On The Trail of Qing and Orpen 

Author: Jose M Prada-Samper, Menan du Plessis Jeremy Hollmann Jill Weintroub Justin Wintjes John Wright

Publisher: Standard Bank of South Africa

Edition: First 2016 

ISBN: 978-0-620-66845-1

Language: English  

Condition: Excellent. Clean copy with no marking and tight binding 

Binding: Softcover        

Pages: 210. Print with images  


Additional Information


In December 1873, a young Bushman named Qing served as a guide for several days to a force of police and levies from the Cape Colony that was making its way up the Senqu (Orange) river in the heart of the Maluti mountains in what is now Lesotho. The force was under the overall command of Inspector James Grant; in charge of the levies was Joseph Orpen, who had recently been appointed as British Resident in Nomansland (part of what is now East Griqualand).

The force was one of several parties of armed men that had been sent out from Natal and the Cape to track down and capture Langalibalele kaMthimkhulu. He was chief of a group of Hlubi in Natal who had fallen foul of the colonial authorities and had fled across the Drakensberg or uKhahlamba mountains to seek refuge in the newly annexed British colony of Basutoland.

The encounter that took place between Qing and Orpen on this occasion has become famous in the annals of southern African rock art studies (though not, it seems, elsewhere in our intellectual history). In the course of their march through the broken country of the Senqu valley, Qing showed Orpen the large and richly painted rock shelters now known as Melikane (Medikane) Shelter and Sehonghong Shelter, together with a third smaller one, possibly the one known as Pitsaneng Shelter.

For reasons that still need to be fully established, Orpen was interested enough to draw copies of some of the paintings, and to record in some detail what Qing told him through interpreters about their meanings and how they related to myths recounted among surviving communities of Bushmen in the Malutis. At the end of the expedition, after his return to his headquarters at Gatberg near what is now Ugie village (at the foot of the Drakensberg in the Eastern Cape), Orpen seems to have wasted no time in writing up an account of what he had heard from Qing. He sent it off, together with copies of certain of the paintings, to Cape Town for publication in the Cape Monthly Magazine (CMM), the colony's leading intellectual journal.

The editor, John Noble, sent it for perusal to Dr Wilhelm Bleek, who had become well known in the city for his researches into the languages, customs and beliefs of the |xam Bushmen of the northern Cape. Orpen's article, with comments on it by Bleek, and illustrated with images of selected paintings, was published in the CMM in July 1874 under the title, 'A glimpse into the mythology of the Maluti Bushmen'.

Since the beginnings of serious academic research into southern African rock art in the 1970s, Orpen's article has become a canonical text. It is the only known source that records in some detail comments on the meanings of Bushman paintings given by a person who had an 'insider's' knowledge of the subject.

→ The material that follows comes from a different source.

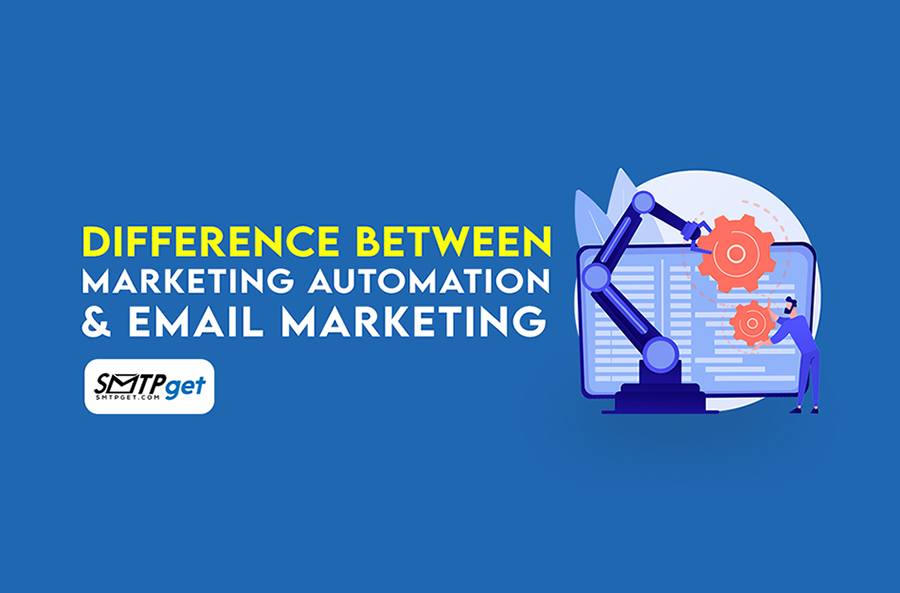 In the past few years, the email concept had undergone several changes, innovations, and developments. The email marketing field received the most developments and changes as it has emerged as… READ MORE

Over the years, the article has been used over and over again alongside texts recorded from |xam informants by Wilhelm Bleek and his sister-in-law,Lucy Lloyd, in the 1870s and '80s, and statements made by informants among Kalahari Bushman communities recorded by academic researchers since the 1950s, to shed light on the meanings carried by the rock art, not only of the Malutis, but of southern Africa as a whole.

Orpen's article has been subjected to numerous detailed readings, but it has so far been given little by way of the intensive critical scrutiny and historical contextualising that it needs if its strengths and limitations as an archival source are to be fully realised. Most scholars have tended to take it at face value, without giving much attention to the particular circumstances in which it was produced and which shaped the meanings which they see it as carrying.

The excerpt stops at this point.